In Gallery 1, ‘Geodetic Monuments’ references Australian geographic surveys, matter, and markers. The exhibition’s leaflet seems to tell us very little about this compelling new work by Alex Kershaw, missing the point somewhat on what could be a very effective piece. These images exist, for me, somewhere between the work of Joel Meyerowitz and Richard Long. The visual depictions of scientific mapping devices suggest the seemingly benign, static forces that pervade the Australian landscape. However these metallic figures which control the areas they inhabit reflect not only the ownership of the land; they are reminiscent of gravestones, of stagnant native forefathers amassed and waiting, silenced by industrial production, frozen by science, by the relentlessness of colonial control. These rich images also comment on a phallocentric European-influenced history, and finally on globalisation through suggestions of a technology/ancient landscape dichotomy. The text accompanying this over-abundance of images sadly seems to have missed the opportunity to say something really concrete and pertinent. Instead CCP (or Kershaw, or both) has opted for an impotent textual didacticism where silence would have not only sufficed, but enriched.

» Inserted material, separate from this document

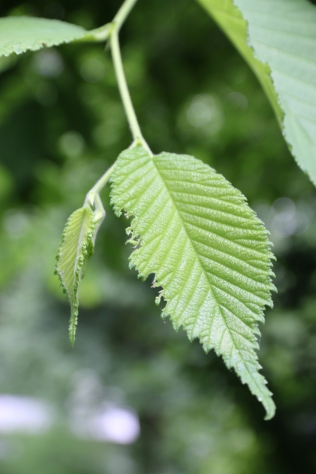 slippery elm leaf - note the serrated leaves and the uneven leaf base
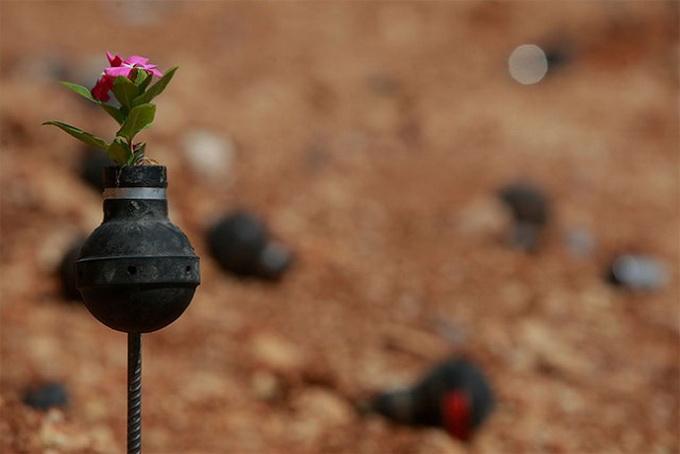 Flowers-Grown-Inside-Grenades1-640x441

‘Keep Passing the Open Windows’ by Angela Blakely (Gallery 2) is the epitome of a cohesive blend of text and image, providing a model (if such a thing is possible) for documentary photography. Her work centres on youth suicide and is considered, piercingly truthful and revelatory. As Blakely comments in her diary, ‘the issue is bigger than the person gone’. Clearly she also feels that the conceptual field of the work is bigger than the photographer, which is a rare and paramount quality. In addition to the photographs, Blakely’s dedication to this project should be applauded; her willingness to collaborate and to interact is the sign of a true documentary image-maker. The attention given to personal objects, the donated photographs, the banalities, the interactions, all bleed with emotion, with repaid trust. Blakely’s piece is simultaneously meditative, unrelentingly brutal, and celebratory.
Meanwhile in the e-media section, ‘Babel’ by Simon Biggs is quietly humming away, an interesting, strangely addictive, and interactive data-spewing binary montage. A 3-D Dewey Decimal based piece.
Finally, in Gallery 3 Paul Batts presents us with a series of interiors: ‘Untitled Spaces’, draws inspiration from and references the detached, banal tradition exemplified by Andreas Gursky. Batts reflects on the nature of a range of art practices through the very spaces they occupy, thus perhaps revealing something about the space itself or the people who exist in these spaces. This is an interesting idea and one that is produced with a certain degree of technical aptitude. Unfortunately however, Batt offers the viewer little to grasp, little to believe in (perhaps this is a by-product of sharing an exhibition with Angela Blakely’s work). Batts’ images do not seem to gel; hence although I was quite taken with the image of the old-Theatre-cum-$2 dollar shop there was no overall sense of fluidity; perhaps this was just bad editing, perhaps not. There is also something smug about these images; a cyclical, self-aggrandising smugness that stems, for me, from the time and energy Batt has expunged actually photographing these spaces. A photographer photographing a photographic studio? How post-modern! How 1989!
In this new exhibition CCP has presented a dynamic and arousing set of images that stem from differing backgrounds, a respectable and conscientious notion. On some levels this works and is refreshing; they seem to have all the bases covered – landscape, studio, and documentary. However, considering the sheer strength and emotional depth of Blakely’s work, it cannot help but overpower any other work in the vicinity. The detached aesthetic of Batt’s and (to some extent) Kershaw’s work pale in comparison, seem too self-aware, too smug, too ‘cool’ and finally, inferior.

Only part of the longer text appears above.